**What is asked:** From the data below, copy each line that contains the word "Based".

Collection entries:
-- Begin --

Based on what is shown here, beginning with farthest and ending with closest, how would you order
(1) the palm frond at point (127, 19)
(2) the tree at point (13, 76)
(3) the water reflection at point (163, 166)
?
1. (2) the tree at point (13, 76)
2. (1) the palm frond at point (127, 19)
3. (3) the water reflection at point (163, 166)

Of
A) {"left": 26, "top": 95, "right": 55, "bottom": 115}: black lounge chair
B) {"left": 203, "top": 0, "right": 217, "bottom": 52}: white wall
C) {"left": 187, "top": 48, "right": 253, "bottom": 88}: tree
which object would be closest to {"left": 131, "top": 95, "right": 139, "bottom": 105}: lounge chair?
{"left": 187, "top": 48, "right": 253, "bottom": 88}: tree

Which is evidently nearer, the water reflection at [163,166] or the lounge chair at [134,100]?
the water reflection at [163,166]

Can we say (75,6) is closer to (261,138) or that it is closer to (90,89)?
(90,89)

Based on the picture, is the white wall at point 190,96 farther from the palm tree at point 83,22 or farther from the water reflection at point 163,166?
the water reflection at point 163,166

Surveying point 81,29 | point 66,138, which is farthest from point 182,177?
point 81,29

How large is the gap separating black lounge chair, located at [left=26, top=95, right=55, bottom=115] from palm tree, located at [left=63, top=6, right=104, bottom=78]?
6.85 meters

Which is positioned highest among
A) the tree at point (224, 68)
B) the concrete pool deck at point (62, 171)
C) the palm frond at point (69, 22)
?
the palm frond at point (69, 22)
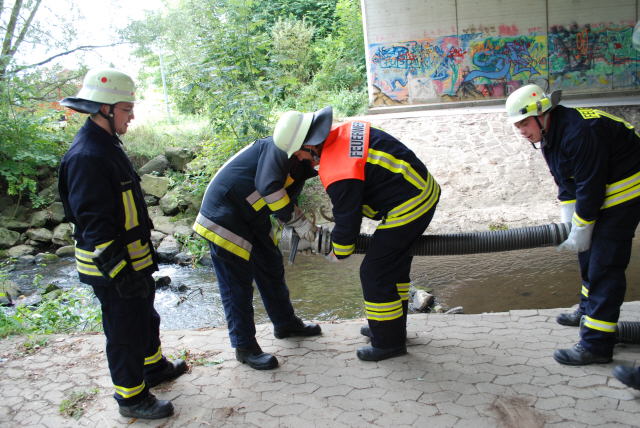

-- End --

**Final answer:**
Based on what is shown here, beginning with farthest and ending with closest, how would you order
Based on the picture, is the white wall at point 190,96 farther from the palm tree at point 83,22 or farther from the water reflection at point 163,166?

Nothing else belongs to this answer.